Seeking an SQL-on-Hadoop offering which provides: low-latency querying, and supports the most common CRUD, including [the basics!] along these lines:
SELECT * FROM,
UPDATE Table SET C1=2 WHERE,
DELETE FROM, and
DROP TABLE. Transactional support would be nice also, but is not a must-have.
I want a full replacement for the more traditional RDBMS, one which can
scale from 1 node to a serious Hadoop cluster.
Python is my language of choice for interfacing, however there does seem to be a Python JDBC wrapper.
Here is what I've found thus far:
- Apache Hive (SQL-like, with interactive SQL thanks to the Stinger initiative)
- Apache Drill (ANSI SQL support)
- Apache Spark (Spark SQL, queries only, add data via Hive, RDD or Paraquet)

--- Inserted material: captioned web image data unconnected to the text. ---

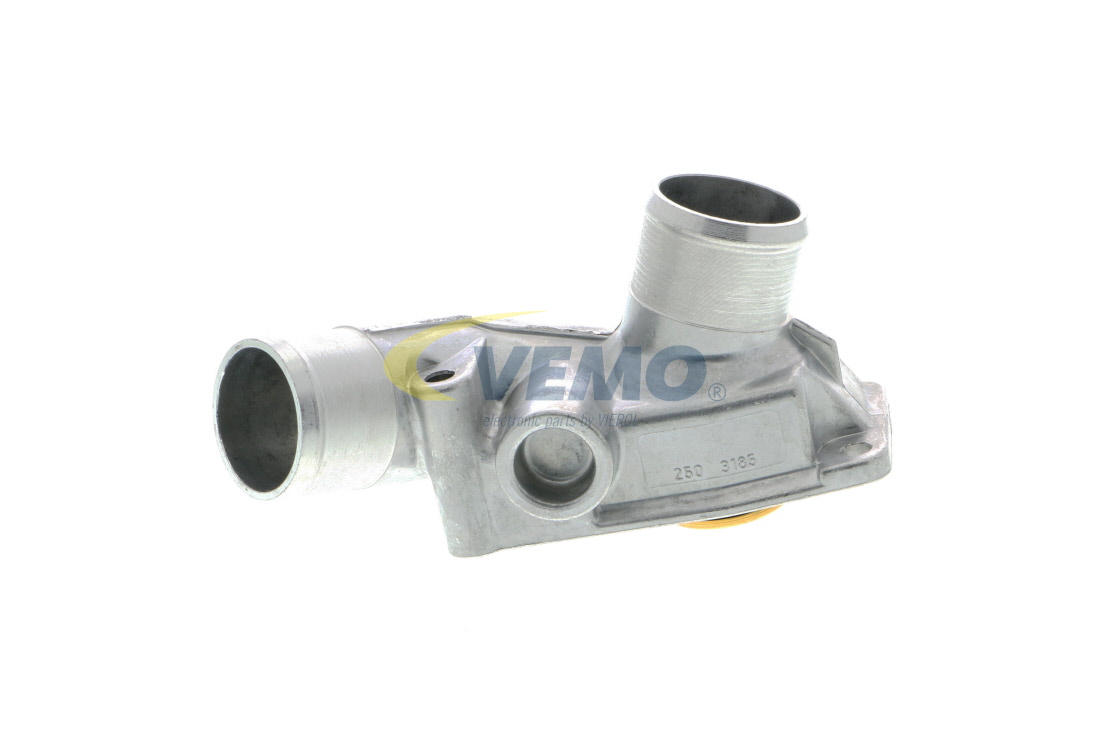 6338004 OE VEMO Termostat, hladilno sredstvo V40-99-0019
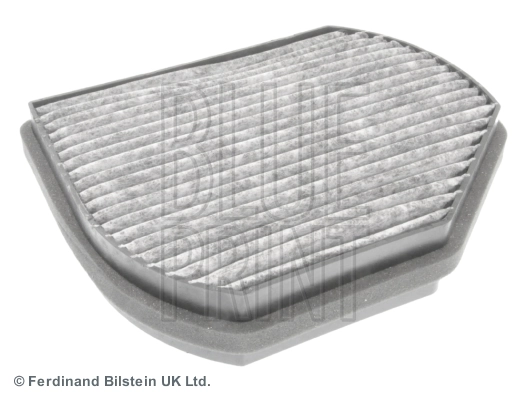 Filtre, air de l'habitacle BLUE PRINT ADA102502
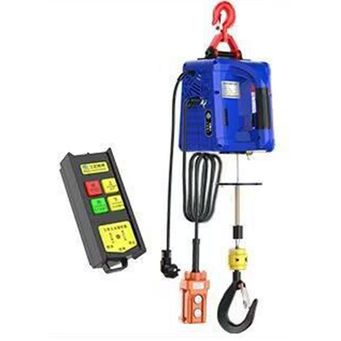 Handling, Warehousing & Transportation Equipment
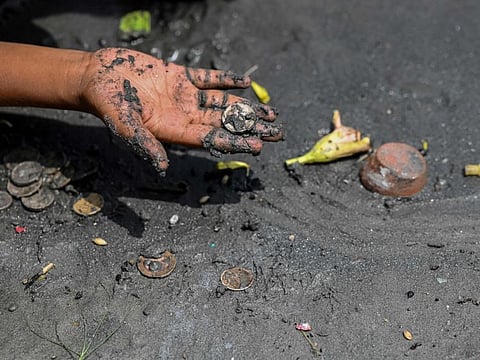 Photo for illustrative purposes.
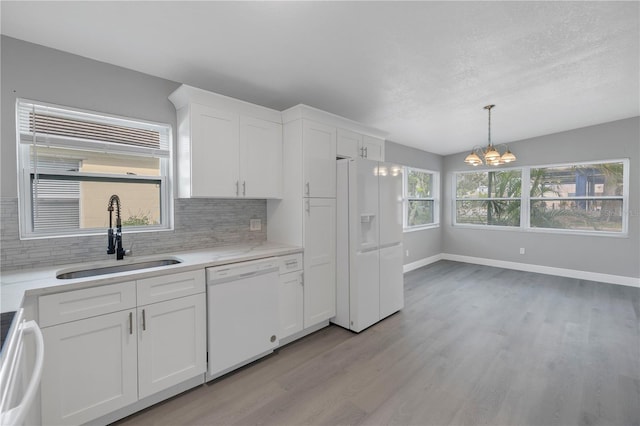 4027 7th St S, Saint Petersburg, FL 33705 - photo 3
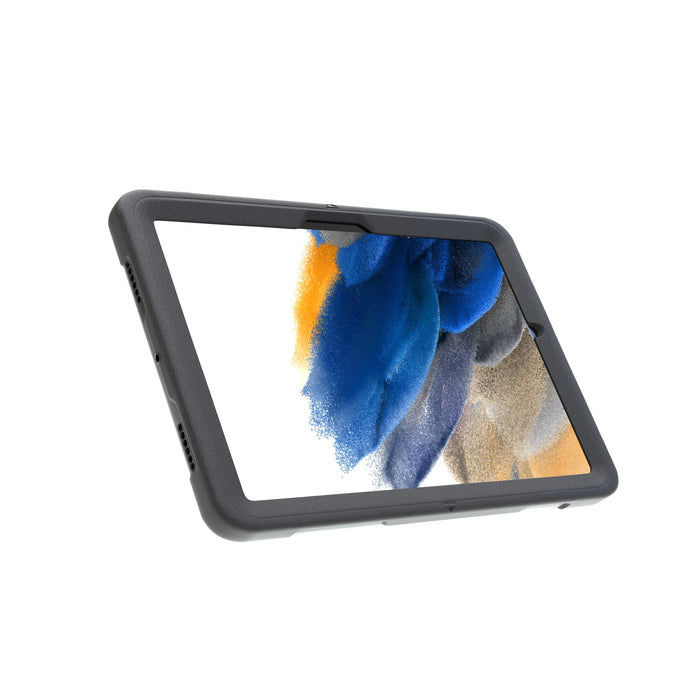 Protective Case with Grip Kickstand CTA DIGITAL
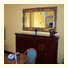 Hotel Select: fotografie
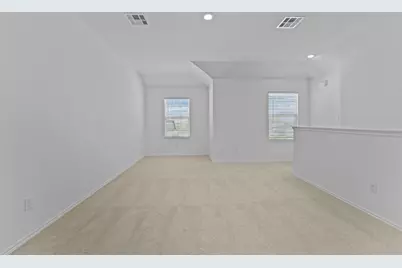 937 Soapstone Pass, Maxwell, TX 78656 - Photo 11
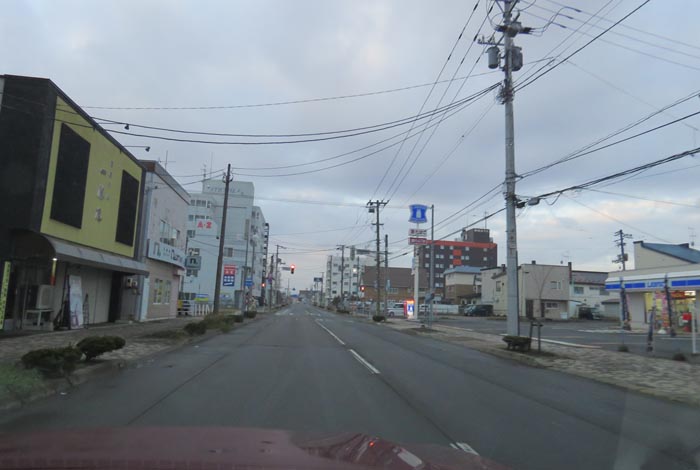 webnews�����̖k��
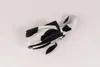 Thumbnail of product image 4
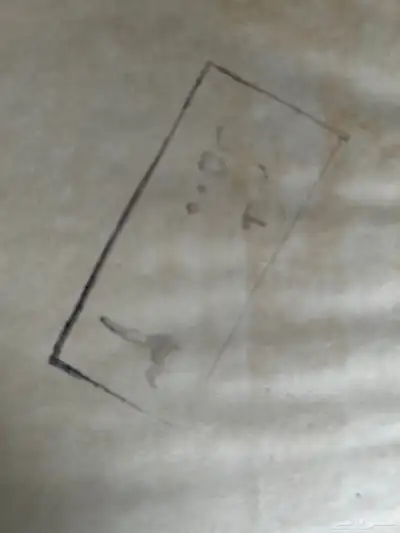 مجموعة كتب طبيه نادرة جدا 15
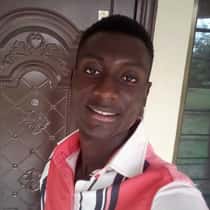 Samuel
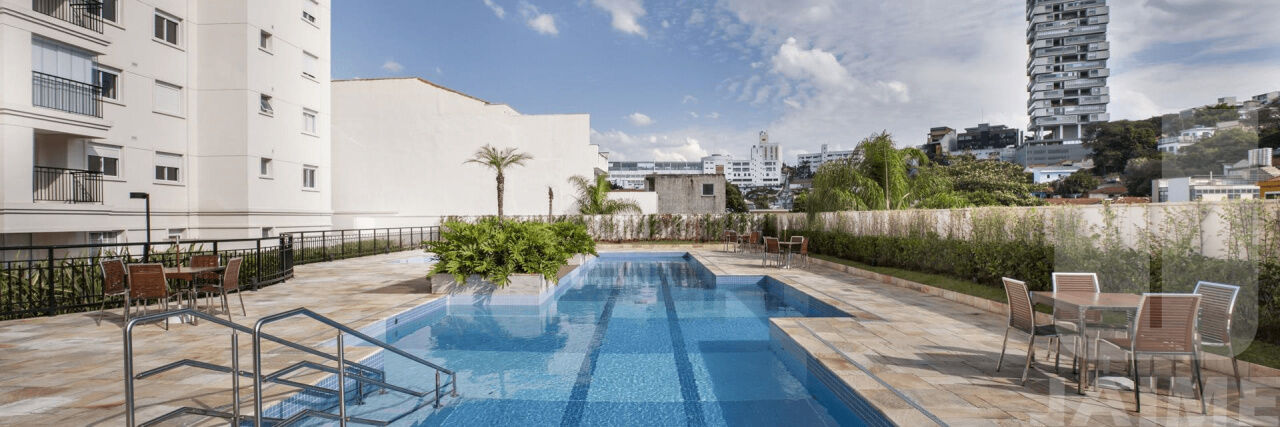 cobertura-venda-sao-paulo-vila-ipojuca-2dormitorios-1suite-2vagas-122m2-JA39392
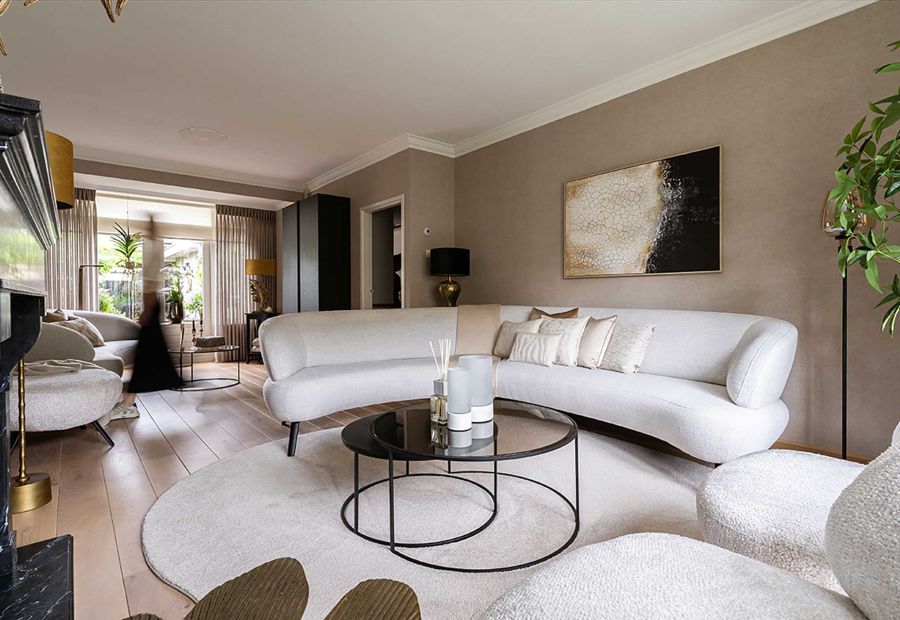 Vloerkleed schoonmaken: zo houd je jouw kleed mooi en fris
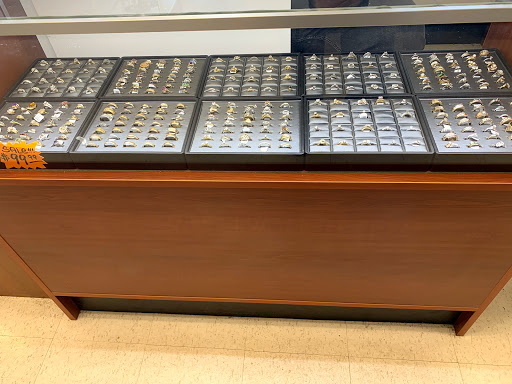 Pawn Shop «US Pawn», reviews and photos, 386 S Chambers Rd, Aurora, CO 80017, USA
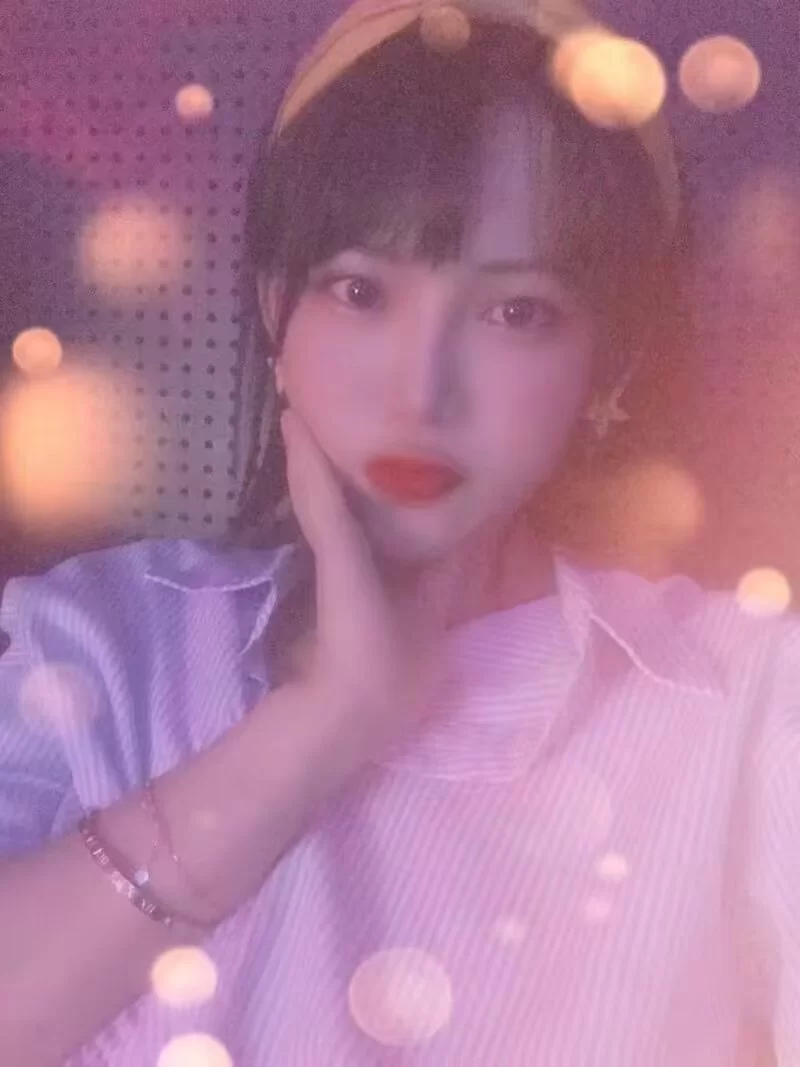 南宁 高质量鸡头_南宁外围小姐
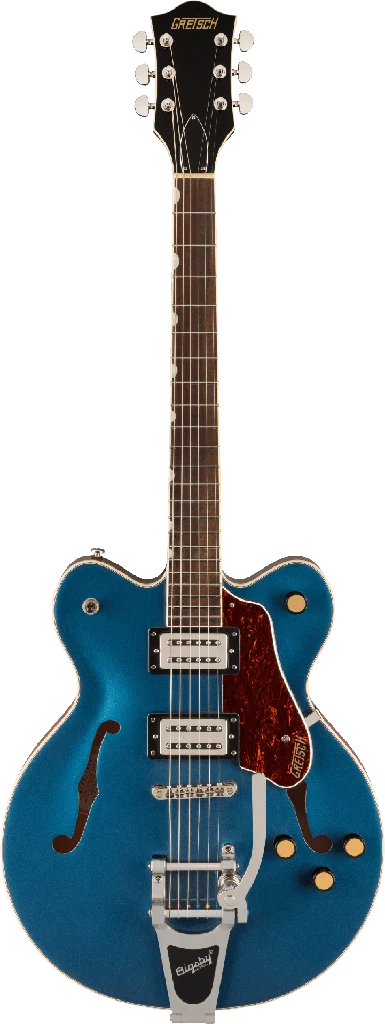 Guitarra Eléctrica Gretsch G2622T Streamliner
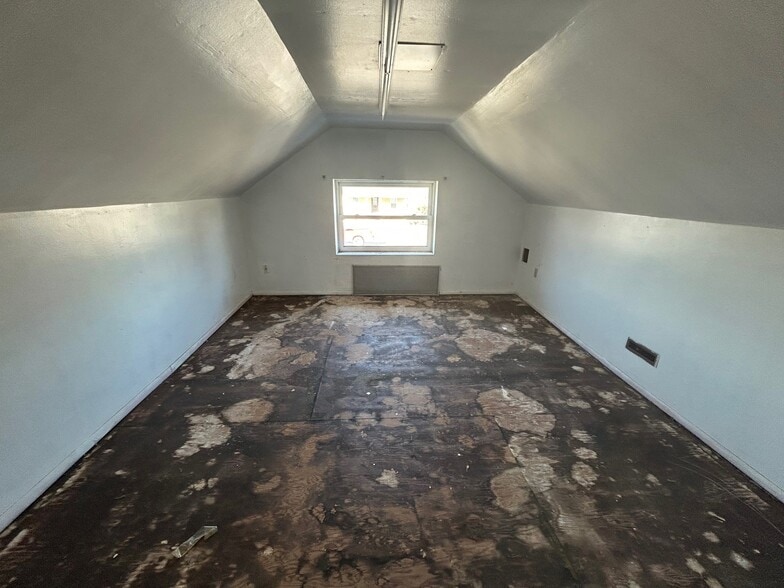 More Photos Of 5762 Zoar Rd, Morrow Religious Facility For Sale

- Apache Phoenix (built atop Apache HBase, lacks full transaction support, relational operators and some built-in functions)
- Cloudera Impala (significant HiveQL support,
some SQL language support, no support for indexes on its tables,
importantly missing DELETE, UPDATE and INTERSECT; amongst others)
- Presto from Facebook (can query Hive, Cassandra, relational DBs &etc. Doesn't seem to be designed for low-latency responses across small clusters, or support
UPDATE operations. It is optimized for data warehousing or analytics¹)
- SQL-Hadoop via MapR community edition (seems to be a packaging of Hive, HP Vertica, SparkSQL, Drill and a native ODBC wrapper)
- Apache Kylin from Ebay (provides an SQL interface and multi-dimensional analysis [OLAP],
"… offers ANSI SQL on Hadoop and supports most ANSI SQL query
functions". It depends on HDFS, MapReduce, Hive and HBase; and seems
targeted at very large data-sets though maintains low query latency)
- Apache Tajo (ANSI/ISO SQL standard compliance with JDBC driver support [benchmarks against Hive and Impala])
- Cascading's Lingual²
("Lingual provides JDBC Drivers, a SQL command shell, and a catalog
manager for publishing files [or any resource] as schemas and tables.")
Which—from this list or elsewhere—would you recommend, and why?
Thanks for all suggestions,